Harninkontinenz betrifft in Deutschland jedoch nicht nur die Kleinsten – Menschen aller Altersstufen sind betroffen. Nach Angaben der Stiftung Gesundheitswissen leiden etwa 13 von 100 Erwachsenen an Harninkontinenz, bei den über 60-Jährigen sogar 23 von 100. „Wenn wir über das durch Inkontinenz hervorgerufene Kontaktekzem bei Erwachsenen sprechen, ist es besser, das Wort Windeldermatitis durch Inkontinenz-assoziierte Dermatitis (IAD) zu ersetzen. Das Windeltragen ist für die Betroffenen auch so schon belastend und zudem schambehaftet, da sollte man zumindest den Begriff ändern“, betont Professor Dr. med. Silke Hofmann, Beauftragte für die Öffentlichkeitsarbeit der Deutschen Dermatologischen Gesellschaft (DDG). Inkontinenz von Urin oder Stuhl betrifft besonders ältere und pflegebedürftige Menschen. Nach einer Studie der Charité Universitätsmedizin Berlin sind über 60 Prozent der zu Hause betreuten Pflegebedürftigen inkontinent.

Die Zahl der inkontinenten Pflegeheim-Bewohnerinnen und -Bewohner ist noch höher. Sie alle haben ein hohes Risiko für eine IAD.

„Um die Inkontinenz-assoziierte Dermatitis gut zu managen und/oder vorzubeugen gibt es im pflegeprofessionellen Bereich zwei Handlungsstränge: die Förderung der Kontinenz und die Kompensation der Inkontinenz“, betont Hofmann, Chefärztin des Zentrums für Dermatologie, Allergologie und Dermatochirurgie, HELIOS Universitätsklinikum Wuppertal.

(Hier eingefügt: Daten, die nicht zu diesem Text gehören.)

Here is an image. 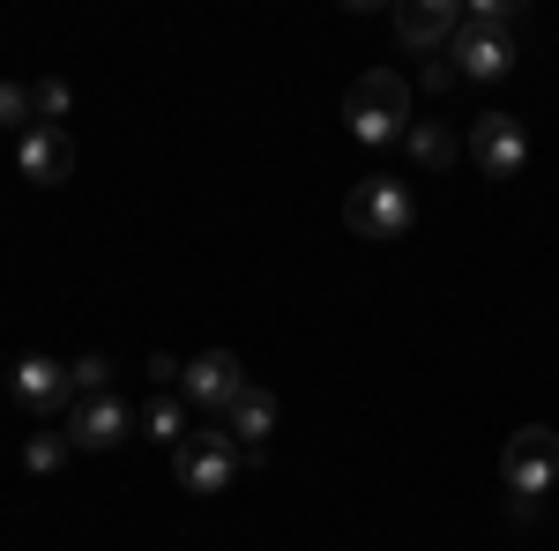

Am Anfang sollte eine gründliche pflegerische Inkontinenzanamnese stehen, bei der neben den subjektiv empfundenen Belastungen der betroffenen Person Dauer, Ernährungs- und Trinkgewohnheiten sowie Inkontinenzepisoden erfasst werden, die Beschaffenheit des Stuhls und Urins geprüft sowie eine Inspektion der Haut vor allem im Genital- und Analbereich erfolgen sollte. Zum Fördern der Kontinenz gehört – wenn das der Zustand der Person zulässt – auch eine Förderung der Mobilität. Neben Blasen- und Beckenbodentraining können auch praktische Maßnahmen wie die Nähe zu einer Toilette, die Toilettensitzerhöhung, Haltegriffe etc. helfen. Angepasste Kleidung, die auch selbständig schnell und leicht geöffnet werden kann, ist ebenfalls hilfreich. Zu der Kompensation der Inkontinenz gehören Blasenkatheter und Kondomurinal, Analtampons oder Fäkalkollektoren.

„Aus Sicht der möglichen dermatologischen Folgen begrüßen wir die Durchführung von strukturierten Hautpflegeprogrammen. Die Behandlungs- und Pflegeempfehlungen unterscheiden sich nicht von denen, die wir auch für Kinder geben“, ergänzt Fölster-Holst.